- **TASK DETAILS**
Wherever a line in the records contains the word "libs", return that line.

----- DATASET RECORDS -----

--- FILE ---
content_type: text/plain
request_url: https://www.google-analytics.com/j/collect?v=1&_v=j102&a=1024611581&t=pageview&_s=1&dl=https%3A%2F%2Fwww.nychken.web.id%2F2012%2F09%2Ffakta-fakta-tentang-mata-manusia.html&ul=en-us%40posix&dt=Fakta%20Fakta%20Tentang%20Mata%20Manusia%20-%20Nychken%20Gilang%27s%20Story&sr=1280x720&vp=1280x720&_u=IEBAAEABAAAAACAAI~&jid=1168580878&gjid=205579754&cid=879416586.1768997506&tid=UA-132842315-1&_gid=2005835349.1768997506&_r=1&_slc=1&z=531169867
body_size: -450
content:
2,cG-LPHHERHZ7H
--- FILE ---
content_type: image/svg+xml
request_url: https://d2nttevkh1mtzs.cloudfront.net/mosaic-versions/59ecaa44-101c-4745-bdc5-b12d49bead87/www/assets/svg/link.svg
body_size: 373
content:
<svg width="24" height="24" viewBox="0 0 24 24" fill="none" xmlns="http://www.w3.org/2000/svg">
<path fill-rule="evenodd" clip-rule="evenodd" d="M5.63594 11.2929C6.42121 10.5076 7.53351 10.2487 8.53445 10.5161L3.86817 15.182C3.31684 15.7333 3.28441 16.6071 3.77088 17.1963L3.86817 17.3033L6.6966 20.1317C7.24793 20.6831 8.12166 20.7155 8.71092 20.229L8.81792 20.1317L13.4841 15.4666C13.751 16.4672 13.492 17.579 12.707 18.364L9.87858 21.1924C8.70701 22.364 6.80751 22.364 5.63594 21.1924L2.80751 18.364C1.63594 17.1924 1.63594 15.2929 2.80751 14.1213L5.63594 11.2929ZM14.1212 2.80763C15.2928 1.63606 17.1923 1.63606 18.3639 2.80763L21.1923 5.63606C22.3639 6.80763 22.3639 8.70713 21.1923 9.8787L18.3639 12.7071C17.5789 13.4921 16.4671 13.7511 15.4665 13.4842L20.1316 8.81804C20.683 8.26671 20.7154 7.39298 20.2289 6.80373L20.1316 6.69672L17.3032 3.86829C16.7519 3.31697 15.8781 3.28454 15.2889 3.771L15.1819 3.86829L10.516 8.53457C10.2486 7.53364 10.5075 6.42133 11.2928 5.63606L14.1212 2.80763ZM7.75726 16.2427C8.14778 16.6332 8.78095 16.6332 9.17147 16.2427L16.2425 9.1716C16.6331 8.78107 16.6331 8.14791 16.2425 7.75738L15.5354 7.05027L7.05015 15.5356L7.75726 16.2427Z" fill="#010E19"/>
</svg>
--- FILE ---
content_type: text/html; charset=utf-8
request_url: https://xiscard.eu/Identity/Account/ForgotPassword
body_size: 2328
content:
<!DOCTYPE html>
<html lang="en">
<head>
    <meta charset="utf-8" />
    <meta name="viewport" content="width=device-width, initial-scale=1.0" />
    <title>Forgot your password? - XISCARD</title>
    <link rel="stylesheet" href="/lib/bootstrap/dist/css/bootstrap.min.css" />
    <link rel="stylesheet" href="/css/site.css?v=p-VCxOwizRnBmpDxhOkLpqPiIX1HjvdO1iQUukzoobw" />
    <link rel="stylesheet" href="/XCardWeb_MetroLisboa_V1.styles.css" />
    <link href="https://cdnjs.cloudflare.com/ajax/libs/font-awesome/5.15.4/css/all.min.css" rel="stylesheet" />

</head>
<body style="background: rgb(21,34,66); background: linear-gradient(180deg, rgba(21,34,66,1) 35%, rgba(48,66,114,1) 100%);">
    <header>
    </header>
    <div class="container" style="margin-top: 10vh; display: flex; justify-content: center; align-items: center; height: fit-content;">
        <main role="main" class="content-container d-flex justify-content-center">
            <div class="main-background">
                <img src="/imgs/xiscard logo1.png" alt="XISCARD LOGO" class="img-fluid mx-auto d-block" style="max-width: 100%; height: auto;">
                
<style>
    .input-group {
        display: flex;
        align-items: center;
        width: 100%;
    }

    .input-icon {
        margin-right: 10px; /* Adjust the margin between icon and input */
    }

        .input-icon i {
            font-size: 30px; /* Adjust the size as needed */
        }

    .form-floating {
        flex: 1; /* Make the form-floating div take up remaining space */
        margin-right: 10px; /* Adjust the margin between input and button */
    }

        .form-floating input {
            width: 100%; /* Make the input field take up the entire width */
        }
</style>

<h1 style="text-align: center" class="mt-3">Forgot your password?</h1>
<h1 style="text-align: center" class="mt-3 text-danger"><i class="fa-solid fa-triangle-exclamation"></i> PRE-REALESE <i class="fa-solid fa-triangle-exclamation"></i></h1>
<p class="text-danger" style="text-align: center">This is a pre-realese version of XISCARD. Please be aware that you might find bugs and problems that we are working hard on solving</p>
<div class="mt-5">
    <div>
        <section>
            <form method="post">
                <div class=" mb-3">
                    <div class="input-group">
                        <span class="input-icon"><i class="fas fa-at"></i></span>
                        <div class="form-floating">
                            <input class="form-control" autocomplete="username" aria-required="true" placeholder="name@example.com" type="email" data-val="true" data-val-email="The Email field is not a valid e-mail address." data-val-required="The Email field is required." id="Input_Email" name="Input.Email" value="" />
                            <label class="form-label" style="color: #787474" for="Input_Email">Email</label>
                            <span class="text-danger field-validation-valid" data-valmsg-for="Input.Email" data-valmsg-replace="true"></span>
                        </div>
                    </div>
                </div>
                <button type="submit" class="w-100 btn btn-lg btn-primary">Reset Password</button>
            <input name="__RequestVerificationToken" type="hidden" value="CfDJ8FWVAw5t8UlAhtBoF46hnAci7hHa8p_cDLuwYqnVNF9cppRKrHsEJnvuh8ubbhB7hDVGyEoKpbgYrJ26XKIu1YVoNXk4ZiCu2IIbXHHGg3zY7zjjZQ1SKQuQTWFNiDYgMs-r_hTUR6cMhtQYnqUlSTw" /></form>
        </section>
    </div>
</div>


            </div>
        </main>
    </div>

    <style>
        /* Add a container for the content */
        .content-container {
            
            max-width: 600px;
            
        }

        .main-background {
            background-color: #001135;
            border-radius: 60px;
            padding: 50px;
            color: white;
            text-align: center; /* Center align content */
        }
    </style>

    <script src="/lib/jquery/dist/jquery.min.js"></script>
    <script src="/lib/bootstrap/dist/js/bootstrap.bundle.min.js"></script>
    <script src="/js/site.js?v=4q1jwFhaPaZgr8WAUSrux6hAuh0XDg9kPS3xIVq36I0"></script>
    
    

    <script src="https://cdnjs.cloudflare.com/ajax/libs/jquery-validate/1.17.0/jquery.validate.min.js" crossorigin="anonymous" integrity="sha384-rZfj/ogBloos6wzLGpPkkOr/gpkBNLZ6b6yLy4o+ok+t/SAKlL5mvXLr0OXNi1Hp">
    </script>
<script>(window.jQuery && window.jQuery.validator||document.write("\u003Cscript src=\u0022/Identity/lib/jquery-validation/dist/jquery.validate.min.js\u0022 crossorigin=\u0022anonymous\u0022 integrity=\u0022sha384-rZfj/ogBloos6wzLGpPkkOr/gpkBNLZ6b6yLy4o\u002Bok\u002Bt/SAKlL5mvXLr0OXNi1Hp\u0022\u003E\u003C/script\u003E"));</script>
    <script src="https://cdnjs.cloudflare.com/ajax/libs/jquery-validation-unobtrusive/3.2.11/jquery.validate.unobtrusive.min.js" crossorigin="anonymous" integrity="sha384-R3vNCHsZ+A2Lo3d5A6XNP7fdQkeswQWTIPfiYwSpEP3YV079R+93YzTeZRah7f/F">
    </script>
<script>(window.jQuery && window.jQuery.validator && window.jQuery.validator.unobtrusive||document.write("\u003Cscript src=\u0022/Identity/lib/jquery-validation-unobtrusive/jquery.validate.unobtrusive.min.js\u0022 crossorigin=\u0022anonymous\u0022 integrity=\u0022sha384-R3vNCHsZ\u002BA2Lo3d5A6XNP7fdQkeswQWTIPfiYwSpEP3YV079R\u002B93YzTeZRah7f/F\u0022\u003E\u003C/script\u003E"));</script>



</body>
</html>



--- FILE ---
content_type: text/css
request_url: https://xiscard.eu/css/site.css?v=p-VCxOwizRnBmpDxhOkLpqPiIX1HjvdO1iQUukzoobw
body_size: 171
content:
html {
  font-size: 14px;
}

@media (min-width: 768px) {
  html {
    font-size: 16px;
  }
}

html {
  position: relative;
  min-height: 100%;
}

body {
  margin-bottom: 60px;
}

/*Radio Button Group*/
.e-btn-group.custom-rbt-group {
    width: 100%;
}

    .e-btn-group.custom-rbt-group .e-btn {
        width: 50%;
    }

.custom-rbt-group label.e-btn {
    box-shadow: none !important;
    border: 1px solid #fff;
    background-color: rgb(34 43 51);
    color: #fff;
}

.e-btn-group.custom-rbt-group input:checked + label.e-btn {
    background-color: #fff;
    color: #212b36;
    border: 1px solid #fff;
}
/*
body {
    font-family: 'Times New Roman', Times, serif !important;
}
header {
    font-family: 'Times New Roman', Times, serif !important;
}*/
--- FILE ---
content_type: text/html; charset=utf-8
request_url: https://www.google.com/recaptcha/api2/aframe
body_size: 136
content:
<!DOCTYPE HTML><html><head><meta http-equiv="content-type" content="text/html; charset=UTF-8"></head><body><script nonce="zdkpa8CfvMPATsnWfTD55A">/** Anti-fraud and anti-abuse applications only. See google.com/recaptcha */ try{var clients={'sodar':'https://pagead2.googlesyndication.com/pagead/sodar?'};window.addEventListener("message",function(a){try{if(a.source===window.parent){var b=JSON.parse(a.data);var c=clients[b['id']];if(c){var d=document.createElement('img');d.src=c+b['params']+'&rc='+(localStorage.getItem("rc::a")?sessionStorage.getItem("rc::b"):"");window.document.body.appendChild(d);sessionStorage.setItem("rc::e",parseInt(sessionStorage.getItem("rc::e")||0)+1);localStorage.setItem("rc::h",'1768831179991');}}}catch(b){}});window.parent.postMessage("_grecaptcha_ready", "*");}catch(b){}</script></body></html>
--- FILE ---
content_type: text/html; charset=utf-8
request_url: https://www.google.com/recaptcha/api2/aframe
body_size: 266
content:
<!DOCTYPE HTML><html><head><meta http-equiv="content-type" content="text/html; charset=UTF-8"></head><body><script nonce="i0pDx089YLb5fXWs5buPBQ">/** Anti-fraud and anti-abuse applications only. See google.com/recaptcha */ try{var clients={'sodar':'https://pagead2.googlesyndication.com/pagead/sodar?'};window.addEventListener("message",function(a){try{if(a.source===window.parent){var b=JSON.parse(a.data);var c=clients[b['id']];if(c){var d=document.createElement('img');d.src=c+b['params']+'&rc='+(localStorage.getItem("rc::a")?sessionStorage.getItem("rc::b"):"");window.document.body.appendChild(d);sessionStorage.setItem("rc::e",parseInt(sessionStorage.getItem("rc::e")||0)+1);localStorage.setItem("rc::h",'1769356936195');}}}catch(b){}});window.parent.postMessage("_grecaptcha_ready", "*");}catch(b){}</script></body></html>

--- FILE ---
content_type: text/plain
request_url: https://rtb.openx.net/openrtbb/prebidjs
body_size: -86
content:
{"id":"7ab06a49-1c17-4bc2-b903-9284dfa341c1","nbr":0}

-----

- **ANSWER SPACE**
    <link href="https://cdnjs.cloudflare.com/ajax/libs/font-awesome/5.15.4/css/all.min.css" rel="stylesheet" />
    <script src="https://cdnjs.cloudflare.com/ajax/libs/jquery-validate/1.17.0/jquery.validate.min.js" crossorigin="anonymous" integrity="sha384-rZfj/ogBloos6wzLGpPkkOr/gpkBNLZ6b6yLy4o+ok+t/SAKlL5mvXLr0OXNi1Hp">
    <script src="https://cdnjs.cloudflare.com/ajax/libs/jquery-validation-unobtrusive/3.2.11/jquery.validate.unobtrusive.min.js" crossorigin="anonymous" integrity="sha384-R3vNCHsZ+A2Lo3d5A6XNP7fdQkeswQWTIPfiYwSpEP3YV079R+93YzTeZRah7f/F">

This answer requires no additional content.